By Consumers For Quality Care , on August 6, 2019
Real estate developer Kelly Doran, along with his company’s 250 employees, were covered by Blue Cross and Blue Shield of Minnesota, when the insurer denied a routine scan his doctor had ordered. Doran, a lung cancer survivor, soon learned that he was not the only person at his company to have issues with the insurer, Minnesota Business Journal reports. Employees had a range of physician-ordered tests that had been denied, including mammograms, MRIs and sleep studies.

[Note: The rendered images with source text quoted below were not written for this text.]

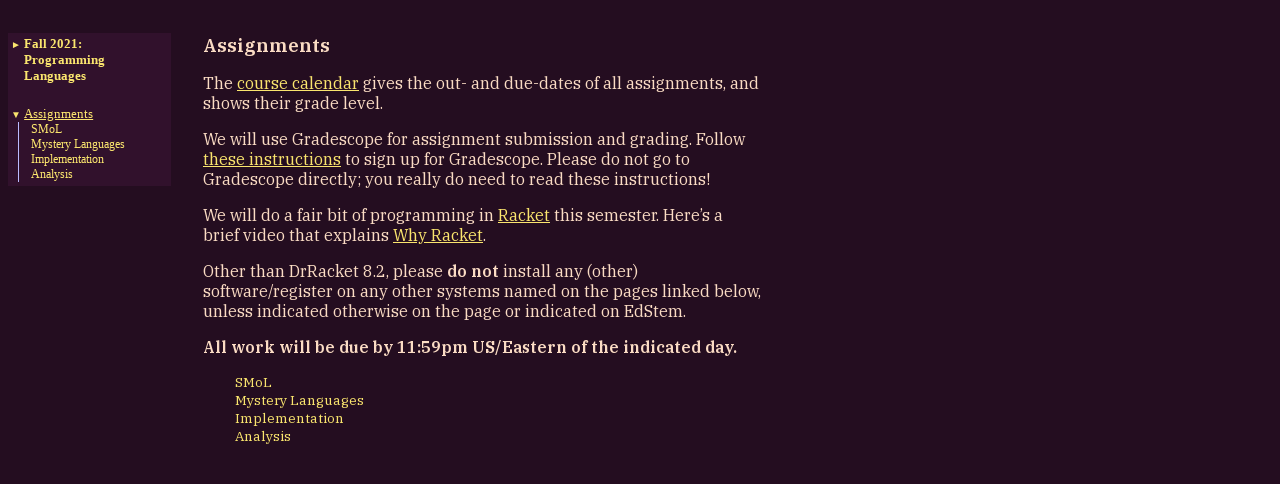

--- FILE ---
content_type: text/html
request_url: https://cs.brown.edu/courses/cs173/2021/assignments.html
body_size: 1742
content:
<!DOCTYPE html PUBLIC "-//W3C//DTD HTML 4.01 Transitional//EN" "http://www.w3.org/TR/html4/loose.dtd">
<html><head><meta http-equiv="content-type" content="text/html; charset=utf-8"/><meta name="viewport" content="width=device-width, initial-scale=0.8"/><title>Assignments</title><link rel="stylesheet" type="text/css" href="scribble.css" title="default"/><link rel="stylesheet" type="text/css" href="scribble-style.css" title="default"/><link rel="stylesheet" type="text/css" href="my-style-changes.css" title="default"/><script type="text/javascript" src="scribble-common.js"></script><!--[if IE 6]><style type="text/css">.SIEHidden { overflow: hidden; }</style><![endif]--></head><body id="scribble-racket-lang-org"><div class="tocset"><div class="tocview"><div class="tocviewlist tocviewlisttopspace"><div class="tocviewtitle"><table cellspacing="0" cellpadding="0"><tr><td style="width: 1em;"><a href="javascript:void(0);" title="Expand/Collapse" class="tocviewtoggle" onclick="TocviewToggle(this,&quot;tocview_0&quot;);">&#9658;</a></td><td></td><td><a href="index.html" class="tocviewlink" data-pltdoc="x">Fall 2021:<br/>Programming Languages</a></td></tr></table></div><div class="tocviewsublisttop" style="display: none;" id="tocview_0"><table cellspacing="0" cellpadding="0"><tr><td align="right"></td><td><a href="policy.html" class="tocviewlink" data-pltdoc="x">Syllabus and Course Policies</a></td></tr><tr><td align="right"></td><td><a href="" class="tocviewselflink" data-pltdoc="x">Assignments</a></td></tr><tr><td align="right"></td><td><a href="professionalism.html" class="tocviewlink" data-pltdoc="x">Diversity and Professionalism</a></td></tr><tr><td align="right"></td><td><a href="electronics-policy.html" class="tocviewlink" data-pltdoc="x">Electronics Policy</a></td></tr><tr><td align="right"></td><td><a href="staff.html" class="tocviewlink" data-pltdoc="x">Staff</a></td></tr><tr><td align="right"></td><td><a href="capstone.html" class="tocviewlink" data-pltdoc="x">Capstone</a></td></tr><tr><td align="right"></td><td><a href="Credits.html" class="tocviewlink" data-pltdoc="x">Credits</a></td></tr></table></div></div><div class="tocviewlist"><table cellspacing="0" cellpadding="0"><tr><td style="width: 1em;"><a href="javascript:void(0);" title="Expand/Collapse" class="tocviewtoggle" onclick="TocviewToggle(this,&quot;tocview_1&quot;);">&#9660;</a></td><td></td><td><a href="" class="tocviewselflink" data-pltdoc="x">Assignments</a></td></tr></table><div class="tocviewsublistbottom" style="display: block;" id="tocview_1"><table cellspacing="0" cellpadding="0"><tr><td align="right"></td><td><a href="smol.html" class="tocviewlink" data-pltdoc="x">SMo<span class="mywbr"> &nbsp;</span>L</a></td></tr><tr><td align="right"></td><td><a href="mystery.html" class="tocviewlink" data-pltdoc="x">Mystery Languages</a></td></tr><tr><td align="right"></td><td><a href="implementation.html" class="tocviewlink" data-pltdoc="x">Implementation</a></td></tr><tr><td align="right"></td><td><a href="analysis.html" class="tocviewlink" data-pltdoc="x">Analysis</a></td></tr></table></div></div></div></div><div class="maincolumn"><div class="main"><div class="navsettop"><span class="navleft"><div class="nosearchform"></div>&nbsp;&nbsp;</span><span class="navright">&nbsp;&nbsp;<a href="policy.html" title="backward to &quot;Syllabus and Course Policies&quot;" data-pltdoc="x">&larr; prev</a>&nbsp;&nbsp;<a href="index.html" title="up to &quot;Fall 2021:
Programming Languages&quot;" data-pltdoc="x">up</a>&nbsp;&nbsp;<a href="smol.html" title="forward to &quot;SMoL&quot;" data-pltdoc="x">next &rarr;</a></span>&nbsp;</div><h3><a name="(part._assignments)"></a>Assignments</h3><p>The
<a href="https://docs.google.com/spreadsheets/d/1tcGyz1U-zTYE4YxS4V3OGe_L-A0xftCNwwpYmd95eFY/edit?usp=sharing">course calendar</a>
gives the out- and due-dates of all assignments,
and shows their grade level.</p><p>We will use Gradescope for assignment submission and grading. Follow
<a href="https://docs.google.com/document/d/1I9FoFEUjtcT6R31x4NxfyqZfdiVybl5Ct43PMvBYQqI/preview">these
instructions</a> to sign up for Gradescope. Please do not go to Gradescope
directly; you really do need to read these instructions!</p><p>We will do a fair bit of programming in
<a href="https://racket-lang.org/">Racket</a>
this semester.
Here&rsquo;s a brief video that explains
<a href="https://youtu.be/R_1TnfCuxK8">Why Racket</a>.</p><p>Other than DrRacket 8.2, please <span style="font-weight: bold">do not</span> install any (other)
software/register on any other systems named on the pages linked below, unless
indicated otherwise on the page or indicated on EdStem.</p><p><span style="font-weight: bold">All work will be due by 11:59pm US/Eastern of the indicated day.</span></p><table cellspacing="0" cellpadding="0"><tr><td><p><span class="hspace">&nbsp;&nbsp;&nbsp;&nbsp;</span><a href="smol.html" class="toclink" data-pltdoc="x">SMoL</a></p></td></tr><tr><td><p><span class="hspace">&nbsp;&nbsp;&nbsp;&nbsp;</span><a href="mystery.html" class="toclink" data-pltdoc="x">Mystery Languages</a></p></td></tr><tr><td><p><span class="hspace">&nbsp;&nbsp;&nbsp;&nbsp;</span><a href="implementation.html" class="toclink" data-pltdoc="x">Implementation</a></p></td></tr><tr><td><p><span class="hspace">&nbsp;&nbsp;&nbsp;&nbsp;</span><a href="analysis.html" class="toclink" data-pltdoc="x">Analysis</a></p></td></tr></table><div class="navsetbottom"><span class="navleft"><div class="nosearchform"></div>&nbsp;&nbsp;</span><span class="navright">&nbsp;&nbsp;<a href="policy.html" title="backward to &quot;Syllabus and Course Policies&quot;" data-pltdoc="x">&larr; prev</a>&nbsp;&nbsp;<a href="index.html" title="up to &quot;Fall 2021:
Programming Languages&quot;" data-pltdoc="x">up</a>&nbsp;&nbsp;<a href="smol.html" title="forward to &quot;SMoL&quot;" data-pltdoc="x">next &rarr;</a></span>&nbsp;</div></div></div><div id="contextindicator">&nbsp;</div></body></html>

--- FILE ---
content_type: text/css
request_url: https://cs.brown.edu/courses/cs173/2021/my-style-changes.css
body_size: 577
content:
@import url('https://fonts.googleapis.com/css2?family=IBM+Plex+Serif:ital,wght@0,400;0,600;1,400;1,600&display=swap');

body { background-color: #240d20; /* #31112c; */
       color: #fbdcc4; }

body, .main,
.refelem, .refcolumn, .refcontent, .content,
.version
/* .tocset, .tocview, .tocsub
   -- removing these because though they should be there,
      they make the text too wide, causing it to
      move the body text over! */
    { font-family: 'IBM Plex Serif', serif; }

.tocview { background-color: #31112c; }
.tocsub { background-color: #31112c; }

.tocviewlink { color: #71654D; }
.tocviewselflink { color: #71654D; }

.plainlink { color: #7CAC96; }

.refelem, .refcolumn, .refcontent {
    background-color: #7d0633;
    color: #fbdcc4;
    border-color: #7d0633;
    font-family: 'IBM Plex Serif';
}

.navsettop, .navsetbottom, .navleft, .navright {
    display: none;
    aria-hidden: true;
}

a:link, a:hover, a:active { color: #fae56e; } /* #f2a07b; } */
a:visited { color: #fae56e; } /* #f2a07b; } */

.StaffTable td { padding: 10px }

blockquote { border-left: 3px solid pink; padding-left: 10px; }

.RktBlk { background-color: pink; padding: 10px }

In protest and frustration, Doran requested a meeting with the health plan’s CEO. Instead, Blue Cross and Blue Shield of Minnesota sent a junior team of account executives to meet with Doran. The meeting proved unfruitful.
“The fact that doctor-prescribed procedures and tests were being denied was intolerable to me for our employees and their dependents,” Doran said in an interview Wednesday. “We tried to fix it with Blue Cross and Blue Shield and they refused to change anything.”
So, Doran switched his employees off of Blue Cross and Blue Shield of Minnesota’s plan to a plan covered by Health Partners. Doran says the switch will cost the company an additional $70,000 a year.
Doran and his employees’ experiences echo issues raised in a recent 27-page letter from the Minnesota Hospital Association (MHA). Writing on behalf of more than 140 hospitals, the MHA asked the state to review the insurer’s practices, stating it has illegally refused to cover essential health benefits and implemented new prior authorization rules that make it more difficult for consumers to get needed coverage.
Blue Cross now uses an outside, for-profit company, Evicore, to manage its prior-authorization process. The MHA claims Evicore is designed to intentionally delay care for patients and enable Blue Cross to deny payment “for as many covered services as possible.”
Doran says that in his meeting with representatives from Blue Cross, he gave the company the opportunity to retain his company’s business if they agreed to block Evicore from dealing with the firm. He says the insurer refused, prompting the decision to change companies.
Minnesota Attorney General Keith Ellison is looking into the MHA’s concerns after receiving a formal complaint from the group, according to the Star Tribune.
The insurance company has defended its practices, saying that the new policies for prior authorizations went into effect earlier this year and that they are similar to requirements by other insurers across the industry. Blue Cross and Blue Shield of Minnesota says the policies are designed to make sure that patients receive care that “meets the latest evidence-based guidelines.”
However, MHA’s Matthew Anderson says that the insurer is implementing this policy far differently than other insurers.
“The difference with Blue Cross is, it is doing it so poorly that it is interfering with care. And because there is such a large volume of mistakes and process errors and time spent trying to navigate their process that they’ve crossed the line,” Anderson said, adding the Blue Cross needs to change its process “or turn it off.”